(Excerpts of spatial question data):
● ● ●

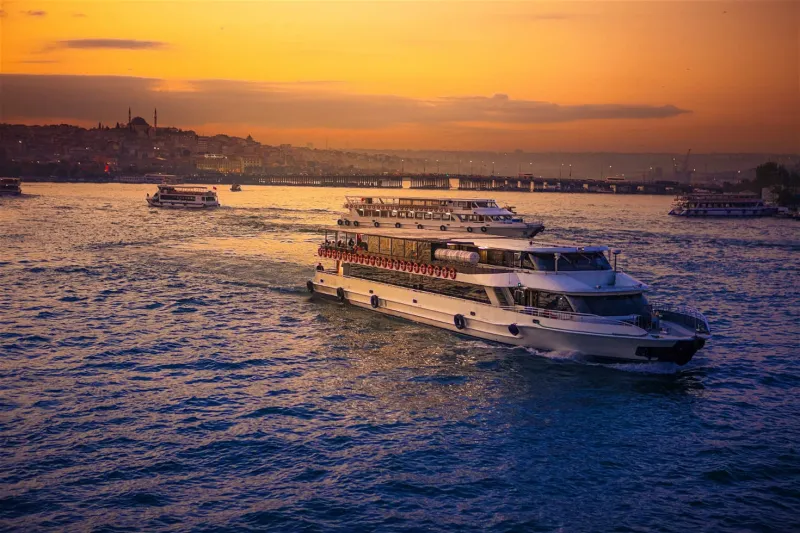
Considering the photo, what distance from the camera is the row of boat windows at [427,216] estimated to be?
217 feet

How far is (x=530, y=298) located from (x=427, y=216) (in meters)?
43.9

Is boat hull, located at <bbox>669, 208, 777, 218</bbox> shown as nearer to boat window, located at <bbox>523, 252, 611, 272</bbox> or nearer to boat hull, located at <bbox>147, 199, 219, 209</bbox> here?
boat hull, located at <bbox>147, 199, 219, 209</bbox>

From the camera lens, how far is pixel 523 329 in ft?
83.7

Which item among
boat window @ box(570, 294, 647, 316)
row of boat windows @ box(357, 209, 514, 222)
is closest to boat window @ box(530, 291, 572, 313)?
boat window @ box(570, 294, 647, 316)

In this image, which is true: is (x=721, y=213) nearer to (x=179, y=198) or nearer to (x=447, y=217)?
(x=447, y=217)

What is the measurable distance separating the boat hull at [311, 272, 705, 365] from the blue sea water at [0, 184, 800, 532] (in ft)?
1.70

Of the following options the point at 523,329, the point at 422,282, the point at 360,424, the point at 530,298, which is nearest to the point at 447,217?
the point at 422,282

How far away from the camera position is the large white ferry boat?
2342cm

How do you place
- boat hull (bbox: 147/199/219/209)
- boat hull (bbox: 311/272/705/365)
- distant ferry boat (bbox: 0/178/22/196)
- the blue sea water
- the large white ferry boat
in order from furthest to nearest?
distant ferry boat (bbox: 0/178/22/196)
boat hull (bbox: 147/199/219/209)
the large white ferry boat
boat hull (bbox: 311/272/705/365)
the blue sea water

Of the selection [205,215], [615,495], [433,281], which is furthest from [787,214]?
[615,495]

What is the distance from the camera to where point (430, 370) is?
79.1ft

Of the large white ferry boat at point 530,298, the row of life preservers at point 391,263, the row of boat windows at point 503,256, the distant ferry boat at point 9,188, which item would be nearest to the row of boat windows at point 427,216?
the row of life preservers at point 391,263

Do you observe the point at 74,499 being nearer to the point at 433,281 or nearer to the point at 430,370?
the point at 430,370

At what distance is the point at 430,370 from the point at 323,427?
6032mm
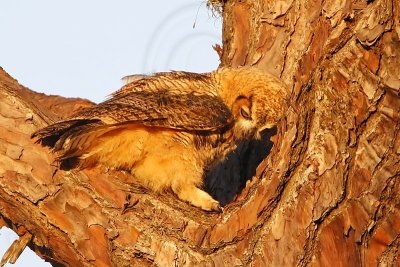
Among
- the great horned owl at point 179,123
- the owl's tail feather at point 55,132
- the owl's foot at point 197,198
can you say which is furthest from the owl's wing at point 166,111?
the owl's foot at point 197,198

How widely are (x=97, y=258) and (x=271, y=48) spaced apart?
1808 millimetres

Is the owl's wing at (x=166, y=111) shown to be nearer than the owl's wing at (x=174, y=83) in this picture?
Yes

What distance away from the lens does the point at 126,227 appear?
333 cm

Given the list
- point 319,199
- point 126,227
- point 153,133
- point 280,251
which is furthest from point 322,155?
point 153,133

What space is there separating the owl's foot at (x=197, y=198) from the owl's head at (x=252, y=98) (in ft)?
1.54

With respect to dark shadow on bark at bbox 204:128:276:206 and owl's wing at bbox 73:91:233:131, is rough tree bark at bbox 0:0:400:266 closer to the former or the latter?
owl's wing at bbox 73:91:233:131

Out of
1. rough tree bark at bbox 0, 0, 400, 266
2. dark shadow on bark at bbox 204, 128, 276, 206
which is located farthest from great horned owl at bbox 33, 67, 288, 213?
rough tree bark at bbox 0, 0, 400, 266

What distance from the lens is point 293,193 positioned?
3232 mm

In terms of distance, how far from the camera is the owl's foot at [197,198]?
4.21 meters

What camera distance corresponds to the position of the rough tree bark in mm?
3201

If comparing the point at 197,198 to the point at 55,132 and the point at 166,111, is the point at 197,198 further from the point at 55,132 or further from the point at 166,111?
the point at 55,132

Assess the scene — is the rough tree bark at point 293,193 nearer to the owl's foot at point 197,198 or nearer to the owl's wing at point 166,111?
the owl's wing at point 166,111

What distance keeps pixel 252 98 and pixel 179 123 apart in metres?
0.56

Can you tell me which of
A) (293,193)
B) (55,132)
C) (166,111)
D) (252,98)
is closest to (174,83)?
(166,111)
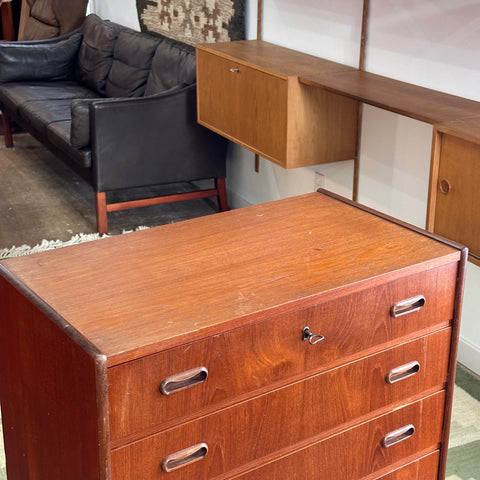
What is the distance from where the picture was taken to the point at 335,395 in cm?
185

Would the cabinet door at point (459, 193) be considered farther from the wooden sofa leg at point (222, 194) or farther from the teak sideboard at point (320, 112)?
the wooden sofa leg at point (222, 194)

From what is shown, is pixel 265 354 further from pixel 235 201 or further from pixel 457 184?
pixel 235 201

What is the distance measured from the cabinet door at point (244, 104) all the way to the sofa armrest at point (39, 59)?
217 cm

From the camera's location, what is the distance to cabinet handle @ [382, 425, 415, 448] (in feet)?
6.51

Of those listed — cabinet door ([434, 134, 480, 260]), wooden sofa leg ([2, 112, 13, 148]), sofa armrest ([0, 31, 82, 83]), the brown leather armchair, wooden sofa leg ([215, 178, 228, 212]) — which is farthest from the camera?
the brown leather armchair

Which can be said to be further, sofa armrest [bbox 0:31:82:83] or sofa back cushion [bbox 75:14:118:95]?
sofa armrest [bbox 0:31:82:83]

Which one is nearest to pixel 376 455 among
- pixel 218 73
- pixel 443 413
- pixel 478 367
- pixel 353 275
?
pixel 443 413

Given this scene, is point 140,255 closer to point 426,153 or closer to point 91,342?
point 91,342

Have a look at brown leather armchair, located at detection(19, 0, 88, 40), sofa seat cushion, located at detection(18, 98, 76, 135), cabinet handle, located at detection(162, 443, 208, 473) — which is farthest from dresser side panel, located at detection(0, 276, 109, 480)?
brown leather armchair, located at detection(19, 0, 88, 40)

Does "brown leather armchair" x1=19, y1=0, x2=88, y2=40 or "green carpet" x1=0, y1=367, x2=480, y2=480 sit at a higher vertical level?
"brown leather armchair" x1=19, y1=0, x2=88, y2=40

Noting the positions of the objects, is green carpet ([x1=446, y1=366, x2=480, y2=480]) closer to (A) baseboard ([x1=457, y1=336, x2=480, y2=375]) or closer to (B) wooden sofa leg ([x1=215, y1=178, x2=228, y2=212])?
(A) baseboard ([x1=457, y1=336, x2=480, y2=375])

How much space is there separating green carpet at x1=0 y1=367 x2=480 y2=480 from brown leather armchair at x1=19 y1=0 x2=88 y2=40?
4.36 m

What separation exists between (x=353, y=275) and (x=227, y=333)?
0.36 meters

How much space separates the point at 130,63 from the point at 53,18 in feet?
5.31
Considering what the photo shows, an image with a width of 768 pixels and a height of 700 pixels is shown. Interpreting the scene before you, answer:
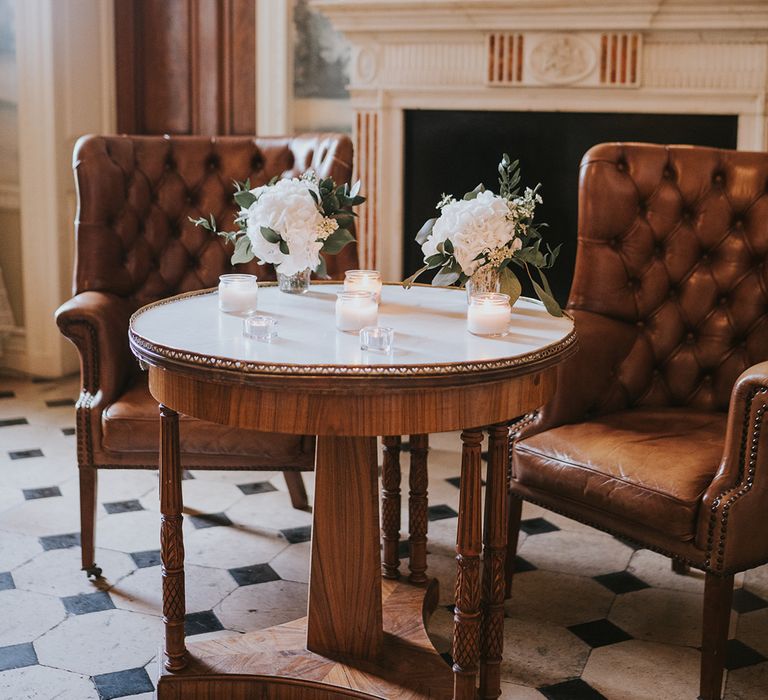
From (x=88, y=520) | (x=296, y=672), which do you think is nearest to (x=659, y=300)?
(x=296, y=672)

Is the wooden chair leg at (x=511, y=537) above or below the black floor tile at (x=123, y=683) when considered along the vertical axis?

● ● ●

Exactly as written, set down the lines from the line holding "How much space is" to the last line of the data, both ends included, pictures excluded.

How much space is there separating green carpet at x1=0 y1=367 x2=480 y2=480 from brown leather armchair at x1=19 y1=0 x2=88 y2=40?
4.36 m

What separation exists between (x=353, y=275) and (x=227, y=333)?
0.36 meters

How much space separates the point at 130,63 from the point at 53,18 in feet?
5.31
Considering what the photo shows, an image with a width of 768 pixels and a height of 700 pixels is shown. Interpreting the scene before you, answer:
From (x=88, y=520) | (x=296, y=672), which do you think is nearest to (x=659, y=300)?
(x=296, y=672)

Is the wooden chair leg at (x=511, y=537) above or below the black floor tile at (x=123, y=683) when considered along the vertical axis?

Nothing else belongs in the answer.